H. Park, SC, T 2:45-5:30p.m.
This course will provide a psychological perspective on the nature and meaning of growing up as Asian American in North America. We will examine the diverse experiences of Asian American children, youth, and families, drawing upon primarily psychological theory and research. Furthermore, students will be exposed to interdisciplinary ethnic studies scholarship, memoirs, news articles, and films. Integrating a range of course materials, we will evaluate scientific claims, personal narratives, and everyday portrayals of Asian American children, youth, families, and communities. We will compare and contrast these multiple sources of information to gain a holistic view and identity gaps and future research directions in the field of psychological science. Course topics will include ethnic and racial socialization, ethnic identity development, peer relations, acculturations, biculturalism, model minority myth, parenting, family relationship, and transracial adoption.

PSYC 153AA. Asian American Psychology.
S. Goto, PO, TR 1:15-2:30p.m.
Introduces students to the salient psychological issues of Asian Americans. Taking into account the social, cultural, and historical context of the Asian American experience, this course addresses values and cultural conflict development, acculturation, marriage and gender roles, vocational development, psychopathology, and delivery of mental health services.

SOC 150AA. Contemporary Asian American Issues.
H. Thai, PO, W 1:15-4:00p.m.
Survey of contemporary empirical studies focusing on Asian American experiences in the U.S. and globally; major themes include race, class, gender, sexuality, marriage/family, education, consumption, childhoods, aging, demography, and the rise of transmigration. Readings and other course materials will primarily focus on the period since 1965.

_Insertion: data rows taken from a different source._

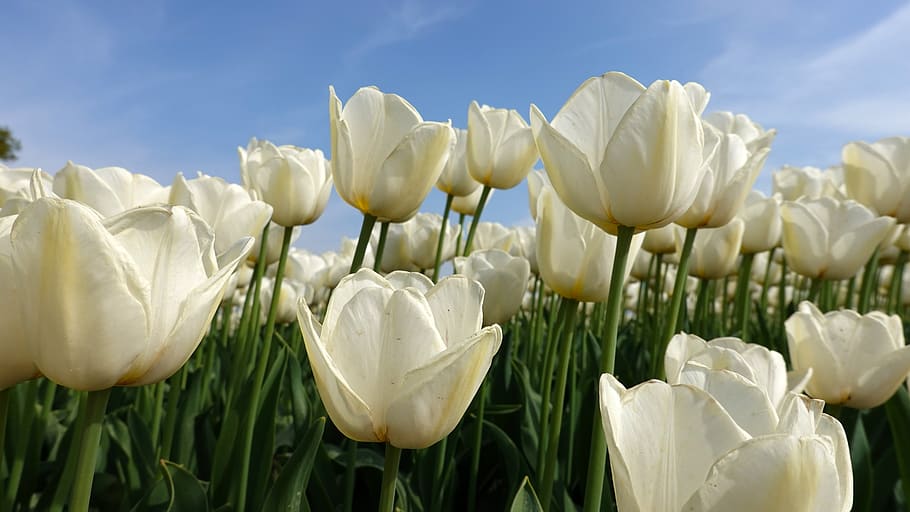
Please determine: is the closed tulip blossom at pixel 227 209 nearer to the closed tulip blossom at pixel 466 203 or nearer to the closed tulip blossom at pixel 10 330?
the closed tulip blossom at pixel 10 330

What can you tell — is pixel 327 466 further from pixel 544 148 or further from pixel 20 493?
pixel 544 148

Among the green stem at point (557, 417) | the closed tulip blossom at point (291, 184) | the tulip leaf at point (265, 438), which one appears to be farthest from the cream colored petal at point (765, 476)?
the closed tulip blossom at point (291, 184)

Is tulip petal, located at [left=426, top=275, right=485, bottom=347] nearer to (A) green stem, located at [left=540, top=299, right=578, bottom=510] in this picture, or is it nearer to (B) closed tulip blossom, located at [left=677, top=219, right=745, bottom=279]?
(A) green stem, located at [left=540, top=299, right=578, bottom=510]

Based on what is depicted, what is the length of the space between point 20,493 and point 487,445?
1.19 m

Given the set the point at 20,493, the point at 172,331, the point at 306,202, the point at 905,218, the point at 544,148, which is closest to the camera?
the point at 172,331

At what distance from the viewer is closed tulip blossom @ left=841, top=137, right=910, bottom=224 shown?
8.94ft

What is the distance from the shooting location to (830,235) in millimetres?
2541

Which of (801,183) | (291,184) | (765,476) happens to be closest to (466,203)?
(291,184)

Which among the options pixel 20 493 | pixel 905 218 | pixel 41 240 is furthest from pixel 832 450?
pixel 905 218

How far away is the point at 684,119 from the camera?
1114 millimetres

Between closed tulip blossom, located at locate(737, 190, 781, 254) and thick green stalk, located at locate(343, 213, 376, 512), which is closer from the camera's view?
thick green stalk, located at locate(343, 213, 376, 512)

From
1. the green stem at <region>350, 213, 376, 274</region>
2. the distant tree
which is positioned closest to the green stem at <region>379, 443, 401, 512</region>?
the green stem at <region>350, 213, 376, 274</region>

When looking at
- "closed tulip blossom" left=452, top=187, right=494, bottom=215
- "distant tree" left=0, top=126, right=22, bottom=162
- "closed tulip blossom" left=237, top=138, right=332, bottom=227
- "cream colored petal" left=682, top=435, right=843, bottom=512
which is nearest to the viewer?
"cream colored petal" left=682, top=435, right=843, bottom=512

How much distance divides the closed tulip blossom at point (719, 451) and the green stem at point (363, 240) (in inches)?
32.1
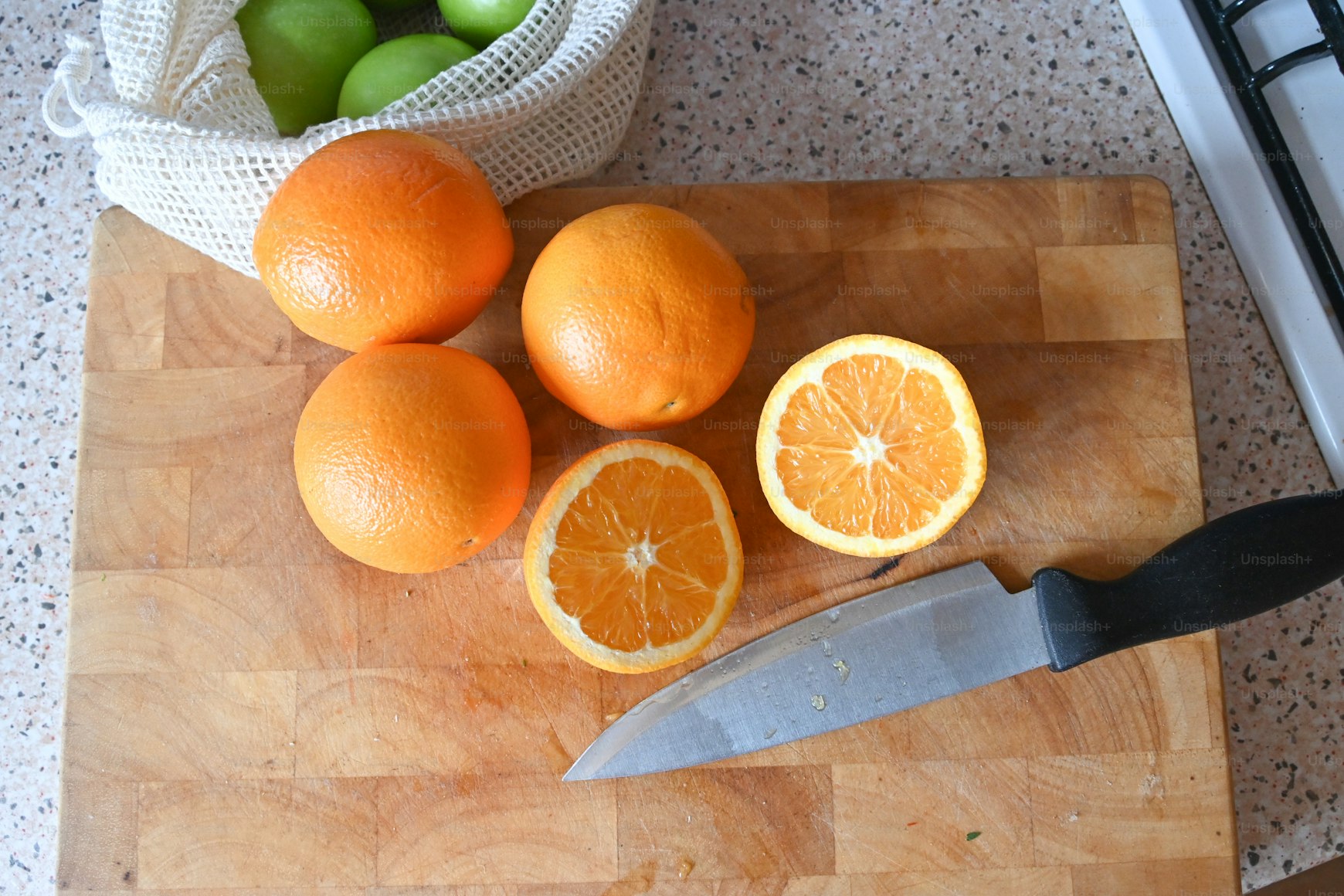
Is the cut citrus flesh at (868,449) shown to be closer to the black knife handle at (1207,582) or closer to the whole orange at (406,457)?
the black knife handle at (1207,582)

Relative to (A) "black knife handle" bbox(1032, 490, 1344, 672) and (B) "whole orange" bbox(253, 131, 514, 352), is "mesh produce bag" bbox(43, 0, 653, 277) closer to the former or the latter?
(B) "whole orange" bbox(253, 131, 514, 352)

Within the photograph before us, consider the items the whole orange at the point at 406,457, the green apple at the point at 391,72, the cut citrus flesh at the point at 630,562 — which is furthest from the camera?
the green apple at the point at 391,72

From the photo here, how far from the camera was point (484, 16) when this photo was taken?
1263 mm

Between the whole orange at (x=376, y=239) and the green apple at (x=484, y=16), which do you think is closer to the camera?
the whole orange at (x=376, y=239)

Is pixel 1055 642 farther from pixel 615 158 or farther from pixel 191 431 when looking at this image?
pixel 191 431

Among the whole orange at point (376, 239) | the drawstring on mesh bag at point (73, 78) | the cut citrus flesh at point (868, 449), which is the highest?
the drawstring on mesh bag at point (73, 78)

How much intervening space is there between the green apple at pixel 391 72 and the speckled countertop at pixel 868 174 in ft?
0.99

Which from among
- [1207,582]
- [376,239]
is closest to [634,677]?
[376,239]

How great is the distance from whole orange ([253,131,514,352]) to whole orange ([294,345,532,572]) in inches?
2.1

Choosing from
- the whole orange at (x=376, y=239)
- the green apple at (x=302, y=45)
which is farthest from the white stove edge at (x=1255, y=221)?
the green apple at (x=302, y=45)

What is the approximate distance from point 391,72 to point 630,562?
75 cm

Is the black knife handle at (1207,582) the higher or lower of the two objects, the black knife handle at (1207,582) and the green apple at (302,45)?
the lower

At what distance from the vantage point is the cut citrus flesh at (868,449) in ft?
3.60

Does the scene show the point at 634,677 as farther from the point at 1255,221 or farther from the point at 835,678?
the point at 1255,221
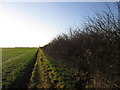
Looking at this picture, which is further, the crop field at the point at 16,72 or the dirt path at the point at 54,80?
the crop field at the point at 16,72

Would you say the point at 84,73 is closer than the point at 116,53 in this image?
No

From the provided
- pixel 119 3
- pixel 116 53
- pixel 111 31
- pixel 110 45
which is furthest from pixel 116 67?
pixel 119 3

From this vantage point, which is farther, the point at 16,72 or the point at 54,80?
the point at 16,72

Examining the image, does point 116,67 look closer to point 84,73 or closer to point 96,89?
point 96,89

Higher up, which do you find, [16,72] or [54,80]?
[16,72]

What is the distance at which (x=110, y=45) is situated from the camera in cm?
413

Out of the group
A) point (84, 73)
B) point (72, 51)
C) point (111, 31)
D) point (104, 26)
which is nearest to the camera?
point (111, 31)

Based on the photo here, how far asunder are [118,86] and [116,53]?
4.43 feet

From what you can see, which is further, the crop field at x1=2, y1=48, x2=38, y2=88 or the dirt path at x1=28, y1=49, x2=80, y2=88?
the crop field at x1=2, y1=48, x2=38, y2=88

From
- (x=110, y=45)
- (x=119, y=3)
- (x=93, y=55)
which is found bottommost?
(x=93, y=55)

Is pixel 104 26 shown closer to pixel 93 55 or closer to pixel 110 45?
pixel 110 45

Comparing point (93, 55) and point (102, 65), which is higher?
point (93, 55)

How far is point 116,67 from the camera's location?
12.3 feet

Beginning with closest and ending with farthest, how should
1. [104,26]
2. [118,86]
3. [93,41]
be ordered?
[118,86], [104,26], [93,41]
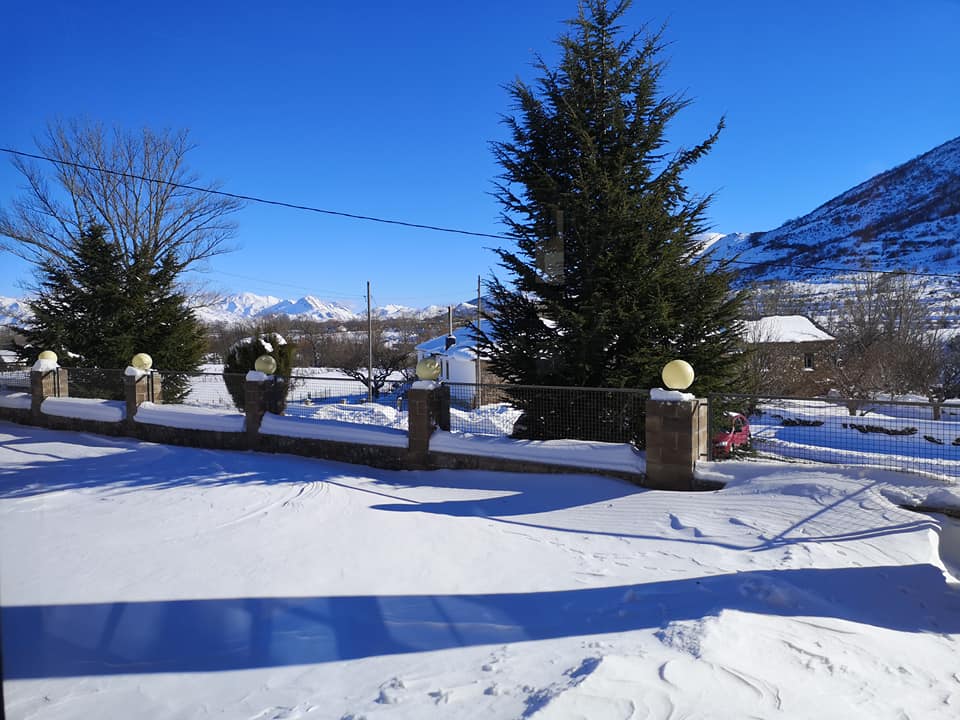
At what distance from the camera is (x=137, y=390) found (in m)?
11.1

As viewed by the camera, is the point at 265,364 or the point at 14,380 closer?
the point at 265,364

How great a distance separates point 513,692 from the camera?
8.82 ft

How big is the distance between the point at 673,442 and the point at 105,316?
17.2 meters

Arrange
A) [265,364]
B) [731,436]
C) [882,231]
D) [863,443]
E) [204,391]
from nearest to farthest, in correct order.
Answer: [731,436] < [265,364] < [863,443] < [204,391] < [882,231]

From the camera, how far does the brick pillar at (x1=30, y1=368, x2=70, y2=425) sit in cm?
1262

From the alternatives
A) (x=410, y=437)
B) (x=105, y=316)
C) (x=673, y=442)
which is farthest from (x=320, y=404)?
(x=105, y=316)

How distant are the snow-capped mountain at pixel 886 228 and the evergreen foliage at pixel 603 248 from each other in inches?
2426

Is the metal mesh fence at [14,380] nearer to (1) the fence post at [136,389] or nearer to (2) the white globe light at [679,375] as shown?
(1) the fence post at [136,389]

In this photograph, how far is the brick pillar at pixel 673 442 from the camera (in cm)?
649

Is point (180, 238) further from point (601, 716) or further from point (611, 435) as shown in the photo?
point (601, 716)

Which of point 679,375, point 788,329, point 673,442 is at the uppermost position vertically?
point 788,329

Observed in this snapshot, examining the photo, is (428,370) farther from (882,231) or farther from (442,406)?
(882,231)

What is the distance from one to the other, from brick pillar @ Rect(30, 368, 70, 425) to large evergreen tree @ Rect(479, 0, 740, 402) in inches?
391

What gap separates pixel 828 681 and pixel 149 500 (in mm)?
6474
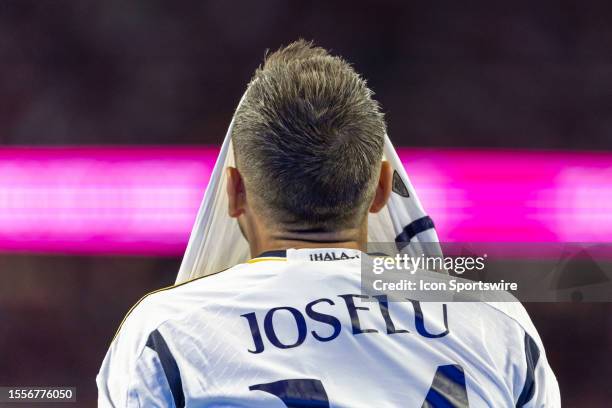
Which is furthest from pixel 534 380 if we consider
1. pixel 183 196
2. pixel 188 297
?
pixel 183 196

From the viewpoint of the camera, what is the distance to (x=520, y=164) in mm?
1957

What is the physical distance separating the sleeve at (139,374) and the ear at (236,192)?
0.14m

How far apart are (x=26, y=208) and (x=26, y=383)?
50 cm

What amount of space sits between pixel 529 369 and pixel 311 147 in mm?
286

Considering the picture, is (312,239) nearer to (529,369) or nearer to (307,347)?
(307,347)

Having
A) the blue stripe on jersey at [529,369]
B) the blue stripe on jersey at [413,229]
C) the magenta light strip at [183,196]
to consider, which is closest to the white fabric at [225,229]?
the blue stripe on jersey at [413,229]

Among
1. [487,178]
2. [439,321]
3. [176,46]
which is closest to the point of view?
[439,321]

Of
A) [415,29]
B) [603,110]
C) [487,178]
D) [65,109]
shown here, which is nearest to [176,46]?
[65,109]

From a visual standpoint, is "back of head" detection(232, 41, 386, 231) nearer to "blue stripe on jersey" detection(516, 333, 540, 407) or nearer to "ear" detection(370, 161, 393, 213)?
"ear" detection(370, 161, 393, 213)

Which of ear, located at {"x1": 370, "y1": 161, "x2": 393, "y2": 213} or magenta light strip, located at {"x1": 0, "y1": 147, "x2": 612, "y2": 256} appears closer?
ear, located at {"x1": 370, "y1": 161, "x2": 393, "y2": 213}

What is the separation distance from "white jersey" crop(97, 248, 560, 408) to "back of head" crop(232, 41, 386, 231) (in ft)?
0.14

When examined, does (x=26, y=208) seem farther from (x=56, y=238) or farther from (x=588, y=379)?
(x=588, y=379)

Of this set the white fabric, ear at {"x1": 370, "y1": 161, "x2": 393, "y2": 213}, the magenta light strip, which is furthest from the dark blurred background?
ear at {"x1": 370, "y1": 161, "x2": 393, "y2": 213}

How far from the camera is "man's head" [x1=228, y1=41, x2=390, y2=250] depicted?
65 cm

THEA 001G. Acting for Social Change.
J. Lu, PO, MW 1:15-3:45p.m.
Acting for Social Change is an introduction to the fundamentals of acting, drawing upon different techniques such as psychological realism and physical theatre. Students will perform a self-written monologue, a documentary monologue transcribed from a live interview, and a two or three person scene from a play. They will also be introduced to Playback Theatre and Theatre of the Oppressed, two forms of theater that are applied commonly today to create dialogue, heal conflict and trauma, and build community.